Scan the entries below for the word "moving". Copy each line that has it.

◇ ◇ ◇

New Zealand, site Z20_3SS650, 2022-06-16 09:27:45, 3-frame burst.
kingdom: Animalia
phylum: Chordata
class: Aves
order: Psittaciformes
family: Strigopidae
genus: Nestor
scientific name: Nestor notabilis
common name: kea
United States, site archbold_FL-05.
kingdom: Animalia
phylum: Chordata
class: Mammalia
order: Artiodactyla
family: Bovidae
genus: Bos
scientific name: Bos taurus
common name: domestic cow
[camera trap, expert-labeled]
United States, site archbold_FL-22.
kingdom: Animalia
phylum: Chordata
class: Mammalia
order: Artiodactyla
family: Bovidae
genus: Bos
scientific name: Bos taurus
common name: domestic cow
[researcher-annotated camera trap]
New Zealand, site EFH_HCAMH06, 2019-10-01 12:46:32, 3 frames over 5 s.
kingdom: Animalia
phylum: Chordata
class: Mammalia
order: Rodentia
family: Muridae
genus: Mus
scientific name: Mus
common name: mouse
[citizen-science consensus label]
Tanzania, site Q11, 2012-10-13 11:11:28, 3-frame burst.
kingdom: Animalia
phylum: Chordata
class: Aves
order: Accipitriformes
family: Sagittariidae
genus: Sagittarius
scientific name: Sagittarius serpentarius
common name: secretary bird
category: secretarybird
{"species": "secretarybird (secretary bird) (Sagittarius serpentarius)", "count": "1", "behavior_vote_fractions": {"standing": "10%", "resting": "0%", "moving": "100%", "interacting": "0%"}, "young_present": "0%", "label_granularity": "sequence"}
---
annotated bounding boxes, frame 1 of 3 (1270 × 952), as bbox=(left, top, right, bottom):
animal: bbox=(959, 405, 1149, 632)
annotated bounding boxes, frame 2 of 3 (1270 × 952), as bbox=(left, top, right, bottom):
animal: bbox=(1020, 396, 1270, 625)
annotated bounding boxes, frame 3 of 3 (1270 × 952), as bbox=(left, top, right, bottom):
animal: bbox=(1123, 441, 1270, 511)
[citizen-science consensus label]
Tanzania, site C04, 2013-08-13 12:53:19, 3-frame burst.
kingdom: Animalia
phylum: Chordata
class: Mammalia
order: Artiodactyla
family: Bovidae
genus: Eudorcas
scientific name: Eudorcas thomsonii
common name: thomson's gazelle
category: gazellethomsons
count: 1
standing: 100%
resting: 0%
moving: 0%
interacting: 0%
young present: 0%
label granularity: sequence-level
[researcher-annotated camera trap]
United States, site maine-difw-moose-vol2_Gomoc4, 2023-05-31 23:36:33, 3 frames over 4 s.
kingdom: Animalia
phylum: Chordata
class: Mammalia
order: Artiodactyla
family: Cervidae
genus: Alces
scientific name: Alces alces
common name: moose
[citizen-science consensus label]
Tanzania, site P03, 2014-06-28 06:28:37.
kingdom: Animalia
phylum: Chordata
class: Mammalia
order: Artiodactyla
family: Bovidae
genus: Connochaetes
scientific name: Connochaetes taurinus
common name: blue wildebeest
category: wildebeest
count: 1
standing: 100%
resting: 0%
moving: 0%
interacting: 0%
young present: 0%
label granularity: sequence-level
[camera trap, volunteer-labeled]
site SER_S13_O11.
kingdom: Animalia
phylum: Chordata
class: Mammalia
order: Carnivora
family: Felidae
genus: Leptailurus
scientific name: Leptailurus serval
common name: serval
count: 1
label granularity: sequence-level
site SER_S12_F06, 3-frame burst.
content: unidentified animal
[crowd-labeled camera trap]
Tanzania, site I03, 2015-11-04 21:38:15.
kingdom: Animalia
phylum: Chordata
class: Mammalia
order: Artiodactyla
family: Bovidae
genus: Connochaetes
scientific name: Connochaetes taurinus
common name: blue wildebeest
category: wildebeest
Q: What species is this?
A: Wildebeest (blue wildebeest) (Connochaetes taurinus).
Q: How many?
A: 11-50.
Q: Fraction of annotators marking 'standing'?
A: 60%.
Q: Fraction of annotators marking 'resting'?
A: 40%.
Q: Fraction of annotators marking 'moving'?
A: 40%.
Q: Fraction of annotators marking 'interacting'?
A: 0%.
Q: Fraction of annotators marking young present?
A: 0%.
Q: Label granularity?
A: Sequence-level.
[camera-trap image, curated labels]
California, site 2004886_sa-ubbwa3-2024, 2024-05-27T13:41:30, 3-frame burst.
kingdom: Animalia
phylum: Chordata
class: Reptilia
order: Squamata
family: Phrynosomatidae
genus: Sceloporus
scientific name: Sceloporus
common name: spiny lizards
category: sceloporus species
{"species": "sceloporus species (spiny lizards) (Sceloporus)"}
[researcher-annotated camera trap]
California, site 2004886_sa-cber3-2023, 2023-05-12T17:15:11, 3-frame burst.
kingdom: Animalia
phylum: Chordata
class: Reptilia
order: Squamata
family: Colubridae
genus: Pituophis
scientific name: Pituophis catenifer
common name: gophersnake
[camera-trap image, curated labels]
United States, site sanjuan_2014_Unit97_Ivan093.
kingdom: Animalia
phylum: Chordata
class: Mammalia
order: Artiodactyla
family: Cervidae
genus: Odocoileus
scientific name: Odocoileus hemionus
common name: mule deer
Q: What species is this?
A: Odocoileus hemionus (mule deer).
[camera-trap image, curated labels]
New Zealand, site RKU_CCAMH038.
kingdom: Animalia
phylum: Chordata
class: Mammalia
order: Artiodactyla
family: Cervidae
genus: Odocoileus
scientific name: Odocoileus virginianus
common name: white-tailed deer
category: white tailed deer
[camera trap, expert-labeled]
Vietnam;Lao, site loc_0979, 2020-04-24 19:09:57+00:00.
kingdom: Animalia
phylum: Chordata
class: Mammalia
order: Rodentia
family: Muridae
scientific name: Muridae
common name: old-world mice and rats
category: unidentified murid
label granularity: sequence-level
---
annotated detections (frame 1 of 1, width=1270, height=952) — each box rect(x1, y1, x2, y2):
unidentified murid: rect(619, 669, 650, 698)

◇ ◇ ◇

* Response area:
{"species": "secretarybird (secretary bird) (Sagittarius serpentarius)", "count": "1", "behavior_vote_fractions": {"standing": "10%", "resting": "0%", "moving": "100%", "interacting": "0%"}, "young_present": "0%", "label_granularity": "sequence"}
moving: 0%
moving: 0%
Q: Fraction of annotators marking 'moving'?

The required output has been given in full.